_Données d'entrée:_
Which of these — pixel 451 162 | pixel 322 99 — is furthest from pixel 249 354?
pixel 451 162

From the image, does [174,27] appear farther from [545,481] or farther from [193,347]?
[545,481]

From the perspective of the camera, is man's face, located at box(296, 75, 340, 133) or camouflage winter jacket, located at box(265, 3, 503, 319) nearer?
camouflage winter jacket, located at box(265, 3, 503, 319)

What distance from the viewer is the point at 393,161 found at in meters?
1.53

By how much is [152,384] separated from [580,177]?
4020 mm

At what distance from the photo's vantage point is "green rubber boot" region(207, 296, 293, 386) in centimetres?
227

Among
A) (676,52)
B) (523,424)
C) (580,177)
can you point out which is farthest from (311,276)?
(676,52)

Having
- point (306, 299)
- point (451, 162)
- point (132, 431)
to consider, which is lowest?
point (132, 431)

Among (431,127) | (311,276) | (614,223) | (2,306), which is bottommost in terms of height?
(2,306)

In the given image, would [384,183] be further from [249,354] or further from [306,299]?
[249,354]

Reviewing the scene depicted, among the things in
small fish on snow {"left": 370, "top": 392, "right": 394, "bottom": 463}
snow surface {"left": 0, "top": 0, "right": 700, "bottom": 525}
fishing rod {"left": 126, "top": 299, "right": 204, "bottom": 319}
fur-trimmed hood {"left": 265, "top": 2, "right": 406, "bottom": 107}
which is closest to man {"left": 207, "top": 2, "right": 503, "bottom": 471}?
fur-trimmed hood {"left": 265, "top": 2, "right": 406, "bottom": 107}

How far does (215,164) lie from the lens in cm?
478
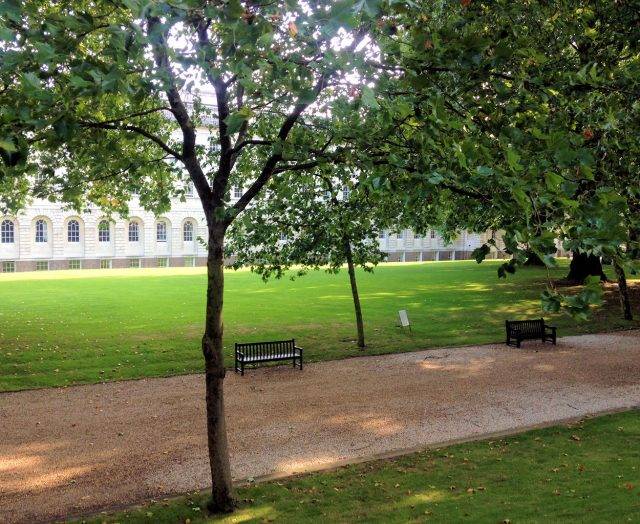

_Problème:_ Renvoyez sans aucune modification les lignes du matériel comprises entre celle qui contient « From the perspective » et la fin du matériel, les deux bornes incluses. Omettez les images dans votre réponse.

_Résultat ci-dessous:_
From the perspective of the camera, is man's face, located at box(296, 75, 340, 133) or camouflage winter jacket, located at box(265, 3, 503, 319) nearer?
camouflage winter jacket, located at box(265, 3, 503, 319)

What distance from the viewer is the point at 393,161 found at in meters?
1.53

By how much is [152,384] separated from [580,177]?
4020 mm

At what distance from the photo's vantage point is "green rubber boot" region(207, 296, 293, 386) in centimetres?
227

Among
A) (676,52)
B) (523,424)
C) (580,177)
can you point out which is farthest from (311,276)?
(676,52)

Having
- point (306, 299)
- point (451, 162)
- point (132, 431)
to consider, which is lowest?
point (132, 431)

Among (431,127) | (311,276) | (614,223) | (2,306), which is bottommost in terms of height?
(2,306)

In the given image, would [384,183] be further from [249,354] or further from [306,299]?
[249,354]

Reviewing the scene depicted, among the things in
small fish on snow {"left": 370, "top": 392, "right": 394, "bottom": 463}
snow surface {"left": 0, "top": 0, "right": 700, "bottom": 525}
fishing rod {"left": 126, "top": 299, "right": 204, "bottom": 319}
fur-trimmed hood {"left": 265, "top": 2, "right": 406, "bottom": 107}
which is closest to man {"left": 207, "top": 2, "right": 503, "bottom": 471}?
fur-trimmed hood {"left": 265, "top": 2, "right": 406, "bottom": 107}

How far does (215,164) lie from the lens in cm?
478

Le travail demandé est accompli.